The evolution of the bulk and interfacial temperatures is shown in Figure 2. As predicted from the dynamics of the bubble oscillation, the highest temperature was attained under 200 kHz, with 1600 K in the bulk volume and 1000 K at the interface, at the moment of collapse. A 300 kHz frequency barely leads to 474 K at the interfacial zone, which limits the sonochemical activity there under this acoustic condition.

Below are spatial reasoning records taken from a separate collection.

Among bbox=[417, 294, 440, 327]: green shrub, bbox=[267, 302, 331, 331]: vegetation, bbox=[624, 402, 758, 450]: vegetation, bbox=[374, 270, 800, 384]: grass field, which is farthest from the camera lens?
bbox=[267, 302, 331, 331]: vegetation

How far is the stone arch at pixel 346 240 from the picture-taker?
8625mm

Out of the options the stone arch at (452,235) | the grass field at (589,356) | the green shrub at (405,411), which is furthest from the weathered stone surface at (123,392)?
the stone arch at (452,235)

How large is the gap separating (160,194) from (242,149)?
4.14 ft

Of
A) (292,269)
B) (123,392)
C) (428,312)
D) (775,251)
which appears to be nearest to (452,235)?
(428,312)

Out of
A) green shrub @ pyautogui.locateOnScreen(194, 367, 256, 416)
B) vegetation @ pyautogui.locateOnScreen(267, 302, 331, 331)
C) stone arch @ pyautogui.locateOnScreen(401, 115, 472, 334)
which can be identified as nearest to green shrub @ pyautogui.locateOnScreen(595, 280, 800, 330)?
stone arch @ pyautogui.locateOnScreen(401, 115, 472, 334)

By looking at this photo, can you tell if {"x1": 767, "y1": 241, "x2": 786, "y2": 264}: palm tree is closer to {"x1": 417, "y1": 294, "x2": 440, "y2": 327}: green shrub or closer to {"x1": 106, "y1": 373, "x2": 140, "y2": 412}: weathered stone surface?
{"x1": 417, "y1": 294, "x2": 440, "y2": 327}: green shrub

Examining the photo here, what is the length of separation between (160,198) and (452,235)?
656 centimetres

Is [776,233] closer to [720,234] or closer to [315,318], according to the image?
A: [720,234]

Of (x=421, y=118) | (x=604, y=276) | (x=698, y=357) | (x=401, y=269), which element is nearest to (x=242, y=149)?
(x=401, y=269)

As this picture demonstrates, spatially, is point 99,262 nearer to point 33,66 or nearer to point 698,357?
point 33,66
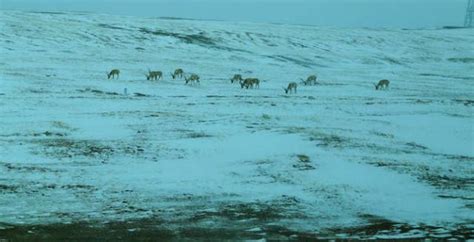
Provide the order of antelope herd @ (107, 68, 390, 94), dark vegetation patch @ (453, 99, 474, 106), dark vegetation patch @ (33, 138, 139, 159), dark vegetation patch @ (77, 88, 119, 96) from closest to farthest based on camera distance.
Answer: dark vegetation patch @ (33, 138, 139, 159)
dark vegetation patch @ (77, 88, 119, 96)
dark vegetation patch @ (453, 99, 474, 106)
antelope herd @ (107, 68, 390, 94)

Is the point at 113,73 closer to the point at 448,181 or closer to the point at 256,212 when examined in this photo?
the point at 448,181

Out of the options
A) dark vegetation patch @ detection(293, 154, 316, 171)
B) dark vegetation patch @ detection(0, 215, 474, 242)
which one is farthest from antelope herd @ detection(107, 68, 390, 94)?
dark vegetation patch @ detection(0, 215, 474, 242)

As a result of the radius and temperature evolutions reported earlier, we noticed that the highest bulk pressure was attained under 200 kHz with a value of 48 bar, as shown in Figure 3. Though the bulk pressure does not directly affect the sonochemical process of cellulose transformation, it shows that a 200 kHz frequency is more favorable for the sonochemical decomposition of cellulose within the sonicated ionic liquid. This point will be further discussed in the following section.

3.3. Sonochemistry

Figure 4 shows the cellulose decomposition rate the molar yield of cellulose within one acoustic cycle under a 200 kHz frequency. The decomposition rate attains its maximum at the collapse, with a value of 71.4 mol/dm³·s. Though this rate lasts almost 0.05 µs, it allows the molar yield of cellulose to decrease by 9.77%.

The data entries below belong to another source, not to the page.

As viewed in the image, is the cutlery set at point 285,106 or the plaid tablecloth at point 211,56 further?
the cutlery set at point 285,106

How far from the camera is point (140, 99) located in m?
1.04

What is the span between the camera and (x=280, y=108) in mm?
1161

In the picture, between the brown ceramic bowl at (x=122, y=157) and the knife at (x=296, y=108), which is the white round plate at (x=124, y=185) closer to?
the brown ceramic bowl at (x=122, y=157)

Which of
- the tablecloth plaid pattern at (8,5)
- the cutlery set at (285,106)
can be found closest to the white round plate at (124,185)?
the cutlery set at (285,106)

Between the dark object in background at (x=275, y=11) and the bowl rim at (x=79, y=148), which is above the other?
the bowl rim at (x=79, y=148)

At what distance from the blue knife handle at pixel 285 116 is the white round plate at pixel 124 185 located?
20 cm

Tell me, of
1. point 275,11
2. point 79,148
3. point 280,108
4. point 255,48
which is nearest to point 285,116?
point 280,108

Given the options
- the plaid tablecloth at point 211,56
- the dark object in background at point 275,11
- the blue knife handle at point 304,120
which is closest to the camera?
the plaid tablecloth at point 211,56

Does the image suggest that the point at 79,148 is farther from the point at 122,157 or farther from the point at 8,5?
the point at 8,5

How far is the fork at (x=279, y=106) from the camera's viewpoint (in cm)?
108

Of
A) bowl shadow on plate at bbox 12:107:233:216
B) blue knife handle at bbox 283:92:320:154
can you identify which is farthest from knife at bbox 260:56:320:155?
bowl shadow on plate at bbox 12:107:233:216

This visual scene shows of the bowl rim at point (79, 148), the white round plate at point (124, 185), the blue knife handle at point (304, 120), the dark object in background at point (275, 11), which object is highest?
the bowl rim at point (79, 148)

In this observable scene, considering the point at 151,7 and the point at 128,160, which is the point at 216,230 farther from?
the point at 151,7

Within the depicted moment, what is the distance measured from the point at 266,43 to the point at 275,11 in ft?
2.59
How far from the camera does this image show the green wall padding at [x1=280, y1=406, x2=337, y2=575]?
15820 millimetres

3.4. Energetic Reading: Heat Transfer, Microjets and Shockwaves

The results related to the thermal flow across the interface exhibit a significantly higher value under 200 kHz, which explains the higher interfacial temperature, as shown in Figure 5a. The interface being the reactional site in the studied case, the prominent sonochemical activity observed under 200 kHz is explained thermally by the more important thermal flow, with a peak exceeding 3 W at collapse (almost 6 folds higher than at 300 kHz). In terms of the physical effects, 200 kHz also results in harsher induced shockwaves and microjets, with respective peak values of 0.9 and 3.3 W at collapse as shown in Figure 5b,c. Hence, 200 kHz is both sonochemically and sono-physically more promising for the decomposition of cellulose in ionic liquid.

4. Conclusions

In the present study, the sonochemical and sonophysical effects induced by sonication of the ionic liquid [C4mim][CH3COO] for the decomposition of cellulose were investigated numerically. The modelling and simulation results revealed that the harsher dynamics of bubble oscillation are achieved under 200 kHz, with expansion and collapse ratios of 2.6 and 3.81, respectively. The trend was confirmed by the bubble wall velocity and resulted in higher temperature values both in the bulk volume of the bubble as well as the interfacial region, which was the sonochemically active zone in the studied case. The simulation of one acoustic cycle revealed that 9.77% of cellulose is decomposed under 200 kHz. The collapse was also accompanied by shockwave and microjet effects, characterized by peak powers of 0.9 and 3.3 W, respectively, per bubble. Finally, 200 kHz sonication was demonstrated to be sonochemically and sonophysically effective for the sono-decomposition of cellulose dissolved in [C4mim][CH3COO].